> [What the task asks]: Copy exactly, and only, the lines from the line containing "Comparing the black" through the last line of the records below, both included, and leave out any pictures.

____ Data provided

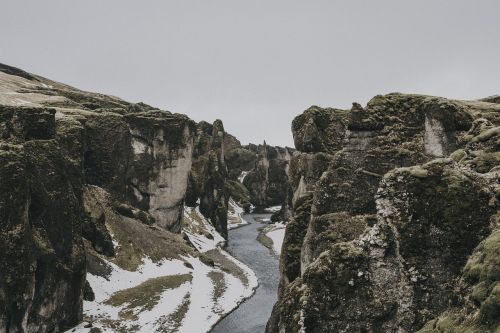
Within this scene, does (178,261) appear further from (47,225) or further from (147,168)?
(47,225)

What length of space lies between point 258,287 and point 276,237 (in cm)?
5081

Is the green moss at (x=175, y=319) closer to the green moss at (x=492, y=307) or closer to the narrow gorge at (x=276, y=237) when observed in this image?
the narrow gorge at (x=276, y=237)

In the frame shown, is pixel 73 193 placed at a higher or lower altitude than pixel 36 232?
higher

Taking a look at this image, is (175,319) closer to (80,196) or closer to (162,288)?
(162,288)

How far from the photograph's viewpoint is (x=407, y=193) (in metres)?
16.2

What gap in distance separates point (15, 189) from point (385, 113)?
30.5 m

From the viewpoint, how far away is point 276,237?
402 ft

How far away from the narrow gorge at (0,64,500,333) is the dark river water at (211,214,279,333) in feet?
1.33

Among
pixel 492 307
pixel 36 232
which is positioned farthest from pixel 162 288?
pixel 492 307

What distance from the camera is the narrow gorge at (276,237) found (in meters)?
15.4

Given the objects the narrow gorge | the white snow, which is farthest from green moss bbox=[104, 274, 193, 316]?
the white snow

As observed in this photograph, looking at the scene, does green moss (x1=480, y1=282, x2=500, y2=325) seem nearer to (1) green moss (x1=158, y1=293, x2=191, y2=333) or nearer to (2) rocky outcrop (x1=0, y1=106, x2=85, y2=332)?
(2) rocky outcrop (x1=0, y1=106, x2=85, y2=332)

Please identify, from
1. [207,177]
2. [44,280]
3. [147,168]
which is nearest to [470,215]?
[44,280]

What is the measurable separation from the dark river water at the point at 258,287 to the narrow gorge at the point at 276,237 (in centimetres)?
41
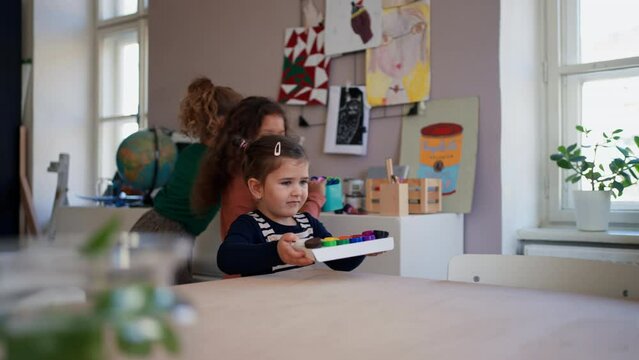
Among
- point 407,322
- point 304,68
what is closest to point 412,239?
point 304,68

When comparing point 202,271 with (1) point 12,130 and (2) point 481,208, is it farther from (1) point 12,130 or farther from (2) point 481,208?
(1) point 12,130

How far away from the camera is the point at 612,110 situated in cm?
231

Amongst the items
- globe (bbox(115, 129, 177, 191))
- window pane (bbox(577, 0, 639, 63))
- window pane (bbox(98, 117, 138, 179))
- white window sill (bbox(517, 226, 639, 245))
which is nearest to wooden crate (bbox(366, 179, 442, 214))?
white window sill (bbox(517, 226, 639, 245))

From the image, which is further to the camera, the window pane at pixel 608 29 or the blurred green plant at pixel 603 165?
the window pane at pixel 608 29

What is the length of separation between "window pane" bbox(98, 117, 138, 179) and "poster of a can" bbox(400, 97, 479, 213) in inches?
104

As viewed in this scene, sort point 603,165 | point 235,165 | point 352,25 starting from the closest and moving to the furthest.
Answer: point 235,165
point 603,165
point 352,25

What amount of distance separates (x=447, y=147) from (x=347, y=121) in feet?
1.55

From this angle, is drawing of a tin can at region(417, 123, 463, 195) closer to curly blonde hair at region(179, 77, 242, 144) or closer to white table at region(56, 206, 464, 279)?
white table at region(56, 206, 464, 279)

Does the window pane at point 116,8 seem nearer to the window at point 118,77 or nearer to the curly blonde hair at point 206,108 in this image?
the window at point 118,77

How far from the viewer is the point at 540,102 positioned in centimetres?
244

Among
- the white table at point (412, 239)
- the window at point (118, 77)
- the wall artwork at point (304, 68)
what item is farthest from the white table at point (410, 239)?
the window at point (118, 77)

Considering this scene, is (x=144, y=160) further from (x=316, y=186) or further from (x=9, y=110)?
(x=9, y=110)

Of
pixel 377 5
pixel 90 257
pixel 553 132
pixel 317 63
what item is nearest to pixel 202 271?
pixel 317 63

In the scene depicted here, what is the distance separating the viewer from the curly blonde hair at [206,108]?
6.64 feet
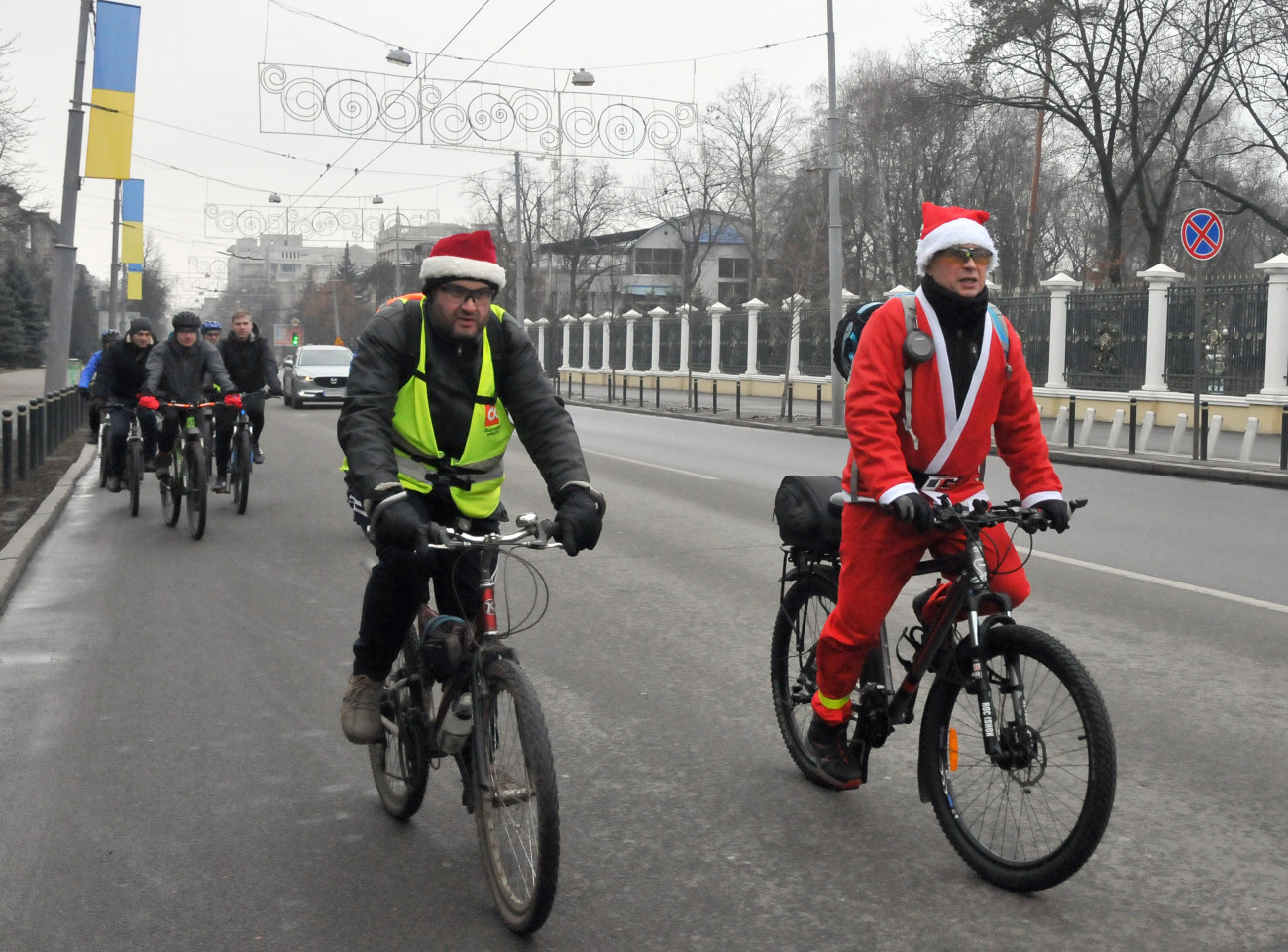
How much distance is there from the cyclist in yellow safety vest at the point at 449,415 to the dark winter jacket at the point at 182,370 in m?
8.11

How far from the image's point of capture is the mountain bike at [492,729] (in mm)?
3414

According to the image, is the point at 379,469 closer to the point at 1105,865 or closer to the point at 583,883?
the point at 583,883

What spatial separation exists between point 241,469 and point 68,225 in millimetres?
9087

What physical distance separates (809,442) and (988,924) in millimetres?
19533

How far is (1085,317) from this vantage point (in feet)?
90.6

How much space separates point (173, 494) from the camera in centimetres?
1180

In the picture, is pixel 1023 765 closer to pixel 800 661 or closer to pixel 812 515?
pixel 812 515

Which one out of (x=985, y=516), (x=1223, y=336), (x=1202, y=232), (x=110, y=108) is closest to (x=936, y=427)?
(x=985, y=516)

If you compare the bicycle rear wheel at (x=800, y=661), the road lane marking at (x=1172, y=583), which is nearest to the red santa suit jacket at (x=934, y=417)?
the bicycle rear wheel at (x=800, y=661)

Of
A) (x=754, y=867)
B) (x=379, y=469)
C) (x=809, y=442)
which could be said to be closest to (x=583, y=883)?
(x=754, y=867)

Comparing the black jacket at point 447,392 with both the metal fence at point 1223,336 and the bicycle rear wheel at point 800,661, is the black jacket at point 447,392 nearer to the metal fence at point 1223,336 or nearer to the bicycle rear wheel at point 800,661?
the bicycle rear wheel at point 800,661

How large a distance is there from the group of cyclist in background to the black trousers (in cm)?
791

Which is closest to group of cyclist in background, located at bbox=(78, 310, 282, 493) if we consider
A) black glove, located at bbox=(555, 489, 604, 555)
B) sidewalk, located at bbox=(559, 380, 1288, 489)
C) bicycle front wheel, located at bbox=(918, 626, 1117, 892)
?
black glove, located at bbox=(555, 489, 604, 555)

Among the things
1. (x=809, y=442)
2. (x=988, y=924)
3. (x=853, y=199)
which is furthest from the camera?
(x=853, y=199)
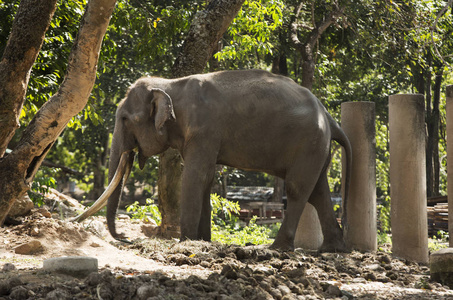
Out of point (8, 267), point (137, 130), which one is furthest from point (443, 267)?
point (8, 267)

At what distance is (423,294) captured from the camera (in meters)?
5.58

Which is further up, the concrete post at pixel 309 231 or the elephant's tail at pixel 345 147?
the elephant's tail at pixel 345 147

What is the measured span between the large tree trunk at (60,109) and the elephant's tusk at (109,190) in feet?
7.96

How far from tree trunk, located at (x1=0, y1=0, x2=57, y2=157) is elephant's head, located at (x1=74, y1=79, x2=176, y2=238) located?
271cm

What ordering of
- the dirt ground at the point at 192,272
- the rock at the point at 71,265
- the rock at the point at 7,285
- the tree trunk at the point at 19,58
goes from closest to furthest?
the rock at the point at 7,285 < the dirt ground at the point at 192,272 < the tree trunk at the point at 19,58 < the rock at the point at 71,265

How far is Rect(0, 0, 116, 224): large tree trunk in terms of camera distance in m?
4.68

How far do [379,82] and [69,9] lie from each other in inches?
560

________

> [Exercise answer]:
Comparing the black jacket at point 447,392 with both the metal fence at point 1223,336 and the bicycle rear wheel at point 800,661, is the black jacket at point 447,392 nearer to the metal fence at point 1223,336 or nearer to the bicycle rear wheel at point 800,661?
the bicycle rear wheel at point 800,661

How large a distance is there from the group of cyclist in background to the black trousers (in cm)?
791

Which is closest to group of cyclist in background, located at bbox=(78, 310, 282, 493) if we consider
A) black glove, located at bbox=(555, 489, 604, 555)
B) sidewalk, located at bbox=(559, 380, 1288, 489)
C) bicycle front wheel, located at bbox=(918, 626, 1117, 892)
?
black glove, located at bbox=(555, 489, 604, 555)

Among the things
1. (x=809, y=442)
2. (x=988, y=924)
3. (x=853, y=199)
which is furthest from the camera?
(x=853, y=199)
Out of point (8, 267), point (137, 130), which one is furthest from point (443, 267)?
point (8, 267)

At what distance is (423,294) captured from the camera (in meters)?
5.58

Which is further up, the concrete post at pixel 309 231 or the elephant's tail at pixel 345 147?
the elephant's tail at pixel 345 147

What is the measured span between the large tree trunk at (60,109) and the elephant's tusk at (109,190) in feet?
7.96

How far from tree trunk, located at (x1=0, y1=0, x2=57, y2=157) is elephant's head, located at (x1=74, y1=79, x2=176, y2=238) located?
271cm

What ordering of
- the dirt ground at the point at 192,272
- the rock at the point at 71,265
- the rock at the point at 7,285
- the tree trunk at the point at 19,58
goes from closest to furthest?
the rock at the point at 7,285 < the dirt ground at the point at 192,272 < the tree trunk at the point at 19,58 < the rock at the point at 71,265

How far is Rect(0, 0, 116, 224): large tree trunk in terms of camera distance in m?
4.68

How far do [379,82] and [69,9] lie from each other in inches?
560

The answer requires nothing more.